WHAT IS BEING ASKED | Copy out all the lines of the data that hold the word "MONDAY".

ENTRIES SHOWN |
════

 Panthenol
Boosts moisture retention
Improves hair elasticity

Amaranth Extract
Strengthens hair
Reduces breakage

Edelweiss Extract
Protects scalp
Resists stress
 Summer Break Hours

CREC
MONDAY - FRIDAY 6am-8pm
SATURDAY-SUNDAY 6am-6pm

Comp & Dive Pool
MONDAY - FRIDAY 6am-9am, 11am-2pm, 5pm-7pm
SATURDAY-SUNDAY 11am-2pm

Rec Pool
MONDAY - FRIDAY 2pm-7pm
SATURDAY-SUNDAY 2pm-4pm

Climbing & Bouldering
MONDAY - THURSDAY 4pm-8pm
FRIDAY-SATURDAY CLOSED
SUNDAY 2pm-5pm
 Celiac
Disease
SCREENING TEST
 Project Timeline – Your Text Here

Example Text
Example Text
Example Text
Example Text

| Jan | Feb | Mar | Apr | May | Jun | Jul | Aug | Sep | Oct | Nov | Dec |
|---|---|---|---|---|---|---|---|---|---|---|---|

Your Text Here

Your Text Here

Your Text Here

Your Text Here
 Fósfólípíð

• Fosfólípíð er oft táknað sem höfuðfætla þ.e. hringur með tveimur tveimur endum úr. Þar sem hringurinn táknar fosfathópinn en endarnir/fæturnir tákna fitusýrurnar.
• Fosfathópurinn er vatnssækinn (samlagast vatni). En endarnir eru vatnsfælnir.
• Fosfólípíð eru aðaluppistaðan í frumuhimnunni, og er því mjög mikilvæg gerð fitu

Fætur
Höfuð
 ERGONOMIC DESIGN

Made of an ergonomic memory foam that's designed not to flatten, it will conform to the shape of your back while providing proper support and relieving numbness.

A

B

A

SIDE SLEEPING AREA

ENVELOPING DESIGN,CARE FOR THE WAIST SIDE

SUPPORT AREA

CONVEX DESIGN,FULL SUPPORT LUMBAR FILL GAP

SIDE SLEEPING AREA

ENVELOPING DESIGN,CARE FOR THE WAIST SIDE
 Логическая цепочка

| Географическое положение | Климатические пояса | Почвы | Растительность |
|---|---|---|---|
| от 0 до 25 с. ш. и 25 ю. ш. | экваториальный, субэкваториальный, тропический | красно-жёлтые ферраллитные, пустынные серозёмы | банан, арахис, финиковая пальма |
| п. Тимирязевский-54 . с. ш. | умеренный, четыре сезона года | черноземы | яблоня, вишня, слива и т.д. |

════

SOLUTION |
MONDAY - FRIDAY 6am-8pm
MONDAY - FRIDAY 6am-9am, 11am-2pm, 5pm-7pm
MONDAY - FRIDAY 2pm-7pm
MONDAY - THURSDAY 4pm-8pm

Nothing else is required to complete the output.